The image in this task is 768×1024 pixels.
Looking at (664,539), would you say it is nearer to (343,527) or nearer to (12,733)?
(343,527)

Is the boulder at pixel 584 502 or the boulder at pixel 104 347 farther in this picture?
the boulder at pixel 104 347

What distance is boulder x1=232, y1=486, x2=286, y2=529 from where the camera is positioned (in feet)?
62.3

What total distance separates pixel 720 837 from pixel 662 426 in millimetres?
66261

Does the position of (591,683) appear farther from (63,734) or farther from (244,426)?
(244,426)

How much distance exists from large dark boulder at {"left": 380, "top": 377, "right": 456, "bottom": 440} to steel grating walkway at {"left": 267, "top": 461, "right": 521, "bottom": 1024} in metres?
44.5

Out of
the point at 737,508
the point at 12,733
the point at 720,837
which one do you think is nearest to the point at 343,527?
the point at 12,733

================================

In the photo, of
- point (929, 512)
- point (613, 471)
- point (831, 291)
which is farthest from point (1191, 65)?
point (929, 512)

================================

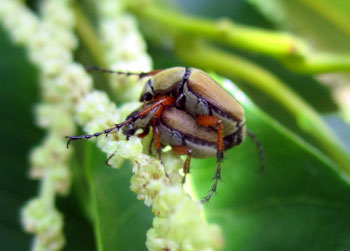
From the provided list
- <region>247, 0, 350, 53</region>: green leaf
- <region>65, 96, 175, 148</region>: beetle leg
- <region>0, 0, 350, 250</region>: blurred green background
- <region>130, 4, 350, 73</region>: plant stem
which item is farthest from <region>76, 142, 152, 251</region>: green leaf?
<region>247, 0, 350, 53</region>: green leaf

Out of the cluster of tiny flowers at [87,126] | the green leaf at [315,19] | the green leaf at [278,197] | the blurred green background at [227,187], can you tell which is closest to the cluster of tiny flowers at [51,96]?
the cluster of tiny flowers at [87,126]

================================

**WHAT IS EXPECTED**
Pull out each line of the records above that contains the word "leaf". Matching is case-sensitive.

**OUTPUT OF THE EXERCISE**
- <region>247, 0, 350, 53</region>: green leaf
which item is farthest from <region>76, 142, 152, 251</region>: green leaf?
<region>247, 0, 350, 53</region>: green leaf
Out of the cluster of tiny flowers at [87,126] | the green leaf at [315,19] | the green leaf at [278,197] | the blurred green background at [227,187], can you tell which is closest to the cluster of tiny flowers at [51,96]?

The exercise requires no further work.